Chlopcy Rometowcy - Forum Romeciarzy!
Mój pierwszy Ogar 200 - Wersja do druku

+- Chlopcy Rometowcy - Forum Romeciarzy! (https://www.chlopcyrometowcy.pl)
+-- Dział: Motorowery i motocykle Romet (/forumdisplay.php?fid=13)
+--- Dział: Nasze Romety (/forumdisplay.php?fid=14)
+--- Wątek: Mój pierwszy Ogar 200 (/showthread.php?tid=10637)



RE: Mój pierwszy Ogar 200 - MrF4k - 27-02-2013 23:04:12

Z daleka to jeszcze wyglada jakoś, ale troche lepiej niż było jest


RE: Mój pierwszy Ogar 200 - Quake96 - 27-02-2013 23:56:58

Wiem koła, linki, wiem... Niestety nie dysponowalem ani narzędziami ani osobą ktora by mi przy tym pomogła. Zdjęta była cała góra, tj. bak, siedzenie, filtr, rejestracja... Silnik był zakryty i nic mu sie nie stało. Kazda plamka na nim była zaraz wyczyszczona (choć było ledwie ze 3 kropki). Linki no niestety, oberwało im się. Postaram sie je doczyścić. Co do kół. Były zakryte gazetą oklejoną żeby nie spadała. Niestety drobne przedarcia w gazecie ktorych nie zauważyłem i macie tu efekt :/ Trochę tego zaraz po malowaniu wyczyścilem, ale w piwnicy mam tylko dwie lampki z czego pod koniec strzelila mi jedna żarówka. Poza tym mialem już dość siedzenia od 3 godzin w piwnicy i zwyczajnie nie zauważyłem tych pozostałych śladow. Dopiero na tym zdjęciu sam sie przerazilem. Ale spokojnie. Przy czyszczeniu felg bedę to szorował, obiecuję!

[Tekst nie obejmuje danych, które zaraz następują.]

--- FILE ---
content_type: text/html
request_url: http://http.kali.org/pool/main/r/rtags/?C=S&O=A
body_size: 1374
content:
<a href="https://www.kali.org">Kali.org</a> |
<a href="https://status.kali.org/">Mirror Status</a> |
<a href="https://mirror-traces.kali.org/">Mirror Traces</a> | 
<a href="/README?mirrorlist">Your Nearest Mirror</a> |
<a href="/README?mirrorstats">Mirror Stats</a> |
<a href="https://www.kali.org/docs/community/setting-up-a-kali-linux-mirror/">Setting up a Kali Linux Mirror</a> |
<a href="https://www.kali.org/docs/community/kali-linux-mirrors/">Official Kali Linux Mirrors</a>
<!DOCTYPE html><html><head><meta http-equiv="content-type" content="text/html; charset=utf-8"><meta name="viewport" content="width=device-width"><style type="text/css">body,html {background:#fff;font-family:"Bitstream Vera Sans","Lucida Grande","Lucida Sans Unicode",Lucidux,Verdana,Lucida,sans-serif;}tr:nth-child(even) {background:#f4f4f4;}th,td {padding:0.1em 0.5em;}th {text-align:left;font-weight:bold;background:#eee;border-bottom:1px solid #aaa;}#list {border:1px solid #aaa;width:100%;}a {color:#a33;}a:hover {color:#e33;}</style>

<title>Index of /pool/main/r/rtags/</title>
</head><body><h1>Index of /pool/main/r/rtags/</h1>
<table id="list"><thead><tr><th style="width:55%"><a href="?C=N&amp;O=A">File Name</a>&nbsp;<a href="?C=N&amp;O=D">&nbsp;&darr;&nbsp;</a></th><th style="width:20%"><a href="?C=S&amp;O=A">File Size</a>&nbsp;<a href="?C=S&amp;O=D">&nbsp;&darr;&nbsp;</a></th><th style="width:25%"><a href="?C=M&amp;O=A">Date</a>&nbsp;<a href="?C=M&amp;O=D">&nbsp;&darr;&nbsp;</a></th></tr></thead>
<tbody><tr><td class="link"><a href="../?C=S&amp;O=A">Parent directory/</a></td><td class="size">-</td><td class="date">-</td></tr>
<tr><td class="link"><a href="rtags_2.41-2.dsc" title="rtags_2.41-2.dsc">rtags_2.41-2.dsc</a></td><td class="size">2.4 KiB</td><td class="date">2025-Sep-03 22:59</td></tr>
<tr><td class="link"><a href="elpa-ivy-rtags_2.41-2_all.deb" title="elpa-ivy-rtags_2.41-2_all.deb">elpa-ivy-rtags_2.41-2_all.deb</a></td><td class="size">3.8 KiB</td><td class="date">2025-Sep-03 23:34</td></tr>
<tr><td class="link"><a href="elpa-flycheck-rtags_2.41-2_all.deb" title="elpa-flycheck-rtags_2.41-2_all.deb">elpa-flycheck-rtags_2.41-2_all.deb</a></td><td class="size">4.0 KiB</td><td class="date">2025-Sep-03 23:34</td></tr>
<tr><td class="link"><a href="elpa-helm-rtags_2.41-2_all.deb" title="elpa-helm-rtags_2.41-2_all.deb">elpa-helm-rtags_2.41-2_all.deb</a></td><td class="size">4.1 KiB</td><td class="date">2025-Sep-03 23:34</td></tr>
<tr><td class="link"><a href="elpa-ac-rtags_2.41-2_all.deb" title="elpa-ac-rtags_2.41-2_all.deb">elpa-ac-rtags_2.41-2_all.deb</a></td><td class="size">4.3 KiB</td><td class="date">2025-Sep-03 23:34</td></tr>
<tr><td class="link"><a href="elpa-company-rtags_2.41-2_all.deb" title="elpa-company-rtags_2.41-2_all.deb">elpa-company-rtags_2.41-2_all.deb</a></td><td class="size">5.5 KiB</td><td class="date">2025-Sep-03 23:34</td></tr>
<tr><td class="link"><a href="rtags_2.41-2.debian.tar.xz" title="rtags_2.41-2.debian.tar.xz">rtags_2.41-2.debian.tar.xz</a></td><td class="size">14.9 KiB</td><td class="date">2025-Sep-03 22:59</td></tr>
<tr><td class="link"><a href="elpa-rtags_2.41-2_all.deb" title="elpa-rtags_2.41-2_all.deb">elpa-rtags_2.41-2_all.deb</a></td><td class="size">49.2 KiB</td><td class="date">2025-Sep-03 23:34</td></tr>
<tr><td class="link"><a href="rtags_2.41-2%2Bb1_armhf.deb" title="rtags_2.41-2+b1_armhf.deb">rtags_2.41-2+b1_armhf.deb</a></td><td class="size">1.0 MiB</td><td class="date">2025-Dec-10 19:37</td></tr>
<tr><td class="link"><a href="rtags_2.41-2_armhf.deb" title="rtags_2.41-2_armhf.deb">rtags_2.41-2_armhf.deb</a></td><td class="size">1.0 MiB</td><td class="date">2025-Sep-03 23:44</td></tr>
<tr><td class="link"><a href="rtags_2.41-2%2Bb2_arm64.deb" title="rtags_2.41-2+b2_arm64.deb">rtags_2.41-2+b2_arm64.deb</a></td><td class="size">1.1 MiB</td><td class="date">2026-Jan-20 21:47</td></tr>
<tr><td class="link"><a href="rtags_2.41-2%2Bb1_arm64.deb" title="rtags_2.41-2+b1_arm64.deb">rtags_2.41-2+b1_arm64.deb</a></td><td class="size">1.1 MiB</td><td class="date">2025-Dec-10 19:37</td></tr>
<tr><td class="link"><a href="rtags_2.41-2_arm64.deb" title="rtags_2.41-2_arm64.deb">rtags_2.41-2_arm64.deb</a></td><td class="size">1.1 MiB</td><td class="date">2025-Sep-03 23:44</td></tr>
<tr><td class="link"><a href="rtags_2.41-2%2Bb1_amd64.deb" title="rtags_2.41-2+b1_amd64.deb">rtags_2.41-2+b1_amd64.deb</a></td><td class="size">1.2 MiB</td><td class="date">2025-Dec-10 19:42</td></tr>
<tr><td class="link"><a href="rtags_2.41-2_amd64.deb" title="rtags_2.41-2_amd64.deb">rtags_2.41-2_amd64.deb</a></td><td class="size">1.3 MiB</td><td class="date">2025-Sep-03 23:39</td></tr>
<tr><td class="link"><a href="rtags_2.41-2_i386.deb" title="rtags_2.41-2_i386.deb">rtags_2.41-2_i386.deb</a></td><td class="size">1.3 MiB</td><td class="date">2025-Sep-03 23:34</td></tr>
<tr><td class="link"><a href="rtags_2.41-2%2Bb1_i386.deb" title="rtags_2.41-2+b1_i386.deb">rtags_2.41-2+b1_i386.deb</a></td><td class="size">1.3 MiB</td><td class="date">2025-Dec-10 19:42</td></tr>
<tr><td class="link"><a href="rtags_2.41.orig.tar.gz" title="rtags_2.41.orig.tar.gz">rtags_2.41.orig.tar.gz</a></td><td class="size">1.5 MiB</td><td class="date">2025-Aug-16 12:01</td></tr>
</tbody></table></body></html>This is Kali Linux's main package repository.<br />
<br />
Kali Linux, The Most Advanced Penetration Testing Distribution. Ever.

Powiem wam dodatkowo, że zdjęcie nijak ma się do rzeczywistości. W rzeczywistości kolor nie jest taki jasny tylko ładniejszy i ogólnie malowanie nie wygląda źle. Jedynie te niedociągnięcia w postaci linek itd. psują efekt. Ale szczerze wam przyznam, że wolę go takiego niż jak poprzednio. Bo mnie sie mimo wszystko podoba i nie oczekiwałem takich efektów po malowaniu "na żywca".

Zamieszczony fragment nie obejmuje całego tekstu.